_Brief:_ Gather and copy out every line of the data below that contains the word "What", matching its capitalization exactly.

_Rows:_
·····

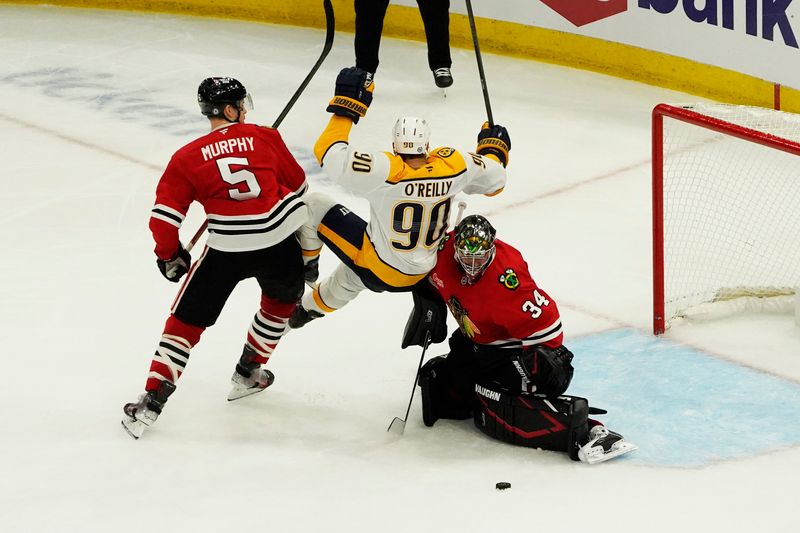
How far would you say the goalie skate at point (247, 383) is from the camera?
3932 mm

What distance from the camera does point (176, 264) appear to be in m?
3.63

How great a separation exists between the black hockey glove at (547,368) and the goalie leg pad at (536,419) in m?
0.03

·····

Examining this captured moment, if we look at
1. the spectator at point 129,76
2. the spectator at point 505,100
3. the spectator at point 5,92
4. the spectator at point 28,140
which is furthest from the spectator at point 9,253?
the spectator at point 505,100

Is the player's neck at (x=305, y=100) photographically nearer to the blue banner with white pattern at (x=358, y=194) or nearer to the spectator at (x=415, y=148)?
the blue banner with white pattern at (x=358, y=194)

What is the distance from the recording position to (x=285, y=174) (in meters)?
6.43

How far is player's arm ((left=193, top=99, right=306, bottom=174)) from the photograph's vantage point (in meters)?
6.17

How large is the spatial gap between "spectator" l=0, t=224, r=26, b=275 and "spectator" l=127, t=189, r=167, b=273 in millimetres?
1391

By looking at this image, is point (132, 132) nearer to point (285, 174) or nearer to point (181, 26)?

·····

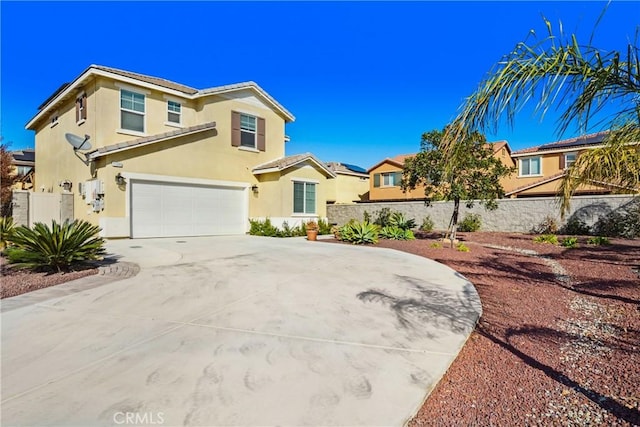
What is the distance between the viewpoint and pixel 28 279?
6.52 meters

·····

_Problem solution:_
What distance from the camera does point (176, 264) appear to be in m?
What is the distance from the recording position to (x=285, y=174) (in meters)?
What is the distance between the viewpoint and pixel 28 279?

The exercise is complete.